Errada, porque fala mais de organização do cotidiano e equilíbrio ocupacional de forma geral, sem focar nas estratégias específicas de manejo da fadiga.
- B)orientar e informar sobre os sintomas; ajudar no entendimento da necessidade de mudanças e adaptações; estabelecer metas e expectativas realistas; reduzir o nível de energia durante as atividades; adaptar o estilo de vida por meio de equipamentos e adaptações ambientais.
Certa, porque traz exatamente as medidas de orientação, adaptação, estabelecimento de metas realistas e conservação de energia indicadas para fadiga em oncologia.
- C)ajudar o paciente a reconhecer o esforço diário afetará a sua motivação, e que o envolvimento em atividades significativas trará melhora para a realização das atividades cotidianas; ajudar a explorar os seus sentimentos em relação ao diagnóstico de câncer; manter os papéis familiares e sociais por meio de atividades realizadas em grupo.

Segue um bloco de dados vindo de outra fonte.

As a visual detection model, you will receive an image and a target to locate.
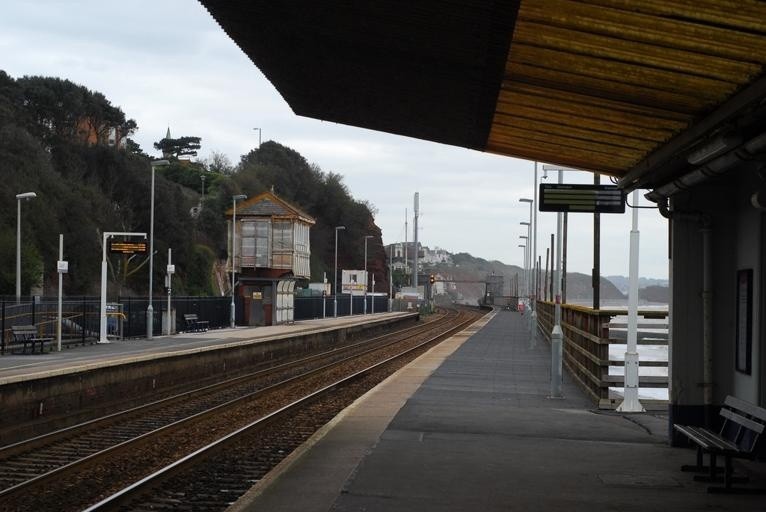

Errada, porque mistura apoio emocional e manutenção de papéis com atividades em grupo, mas não descreve a intervenção típica para tratamento da fadiga.
- D)minimizar os impactos decorrentes da mudança no processo de vida; manter os aspectos positivos e condições de qualidade de vida; promover uma postura ativa no tratamento, bem como reorganizar o cotidiano; valorizar as capacidades e habilidades e auxiliar na descoberta de novas possibilidades de engajamento ocupacional, no comprometimento com mudanças de hábitos, no alívio de reações emocionais.
Errada, porque é ampla e aborda vários objetivos da Terapia Ocupacional em oncologia, mas não especifica o manejo da fadiga como a questão pede.
Gabarito: B
Na oncologia, a fadiga não é “preguiça” nem falta de vontade: ela é um sintoma muito comum e que costuma derrubar a rotina, a autonomia e até o humor do paciente. Por isso, a Terapia Ocupacional trabalha com orientação prática e adaptação do cotidiano, buscando reduzir o esforço desnecessário e preservar energia para o que realmente importa. Isso combina bem com a lógica do manual HOPE do College of Occupational Therapists, que valoriza estratégias de manejo da fadiga com educação, ajuste de atividades e mudanças realistas no estilo de vida. No tratamento da fadiga, o terapeuta ocupacional ajuda a pessoa a entender os sintomas, perceber limites e aceitar que algumas mudanças na rotina são necessárias. Aqui entram metas realistas, organização de tarefas, alternância entre atividade e repouso e uso de recursos/adaptações para facilitar o dia a dia. Em oncologia, menos desgaste pode significar mais participação e melhor qualidade de vida. É exatamente isso que a alternativa B descreve: orientar e informar sobre os sintomas, ajudar no entendimento da necessidade de mudanças e adaptações, estabelecer metas realistas e adaptar o estilo de vida com equipamentos e ajustes ambientais. Em outras palavras, é manejo de energia com foco funcional, não um tratamento genérico ou apenas emocional. As demais opções até falam de aspectos importantes da intervenção em oncologia, mas não traduzem tão bem a conduta específica para fadiga. Então, aqui a banca foi direta: ela quer a resposta que remete à educação, conservação de energia e adaptação ocupacional, que é o núcleo da atuação do terapeuta ocupacional nesse sintoma.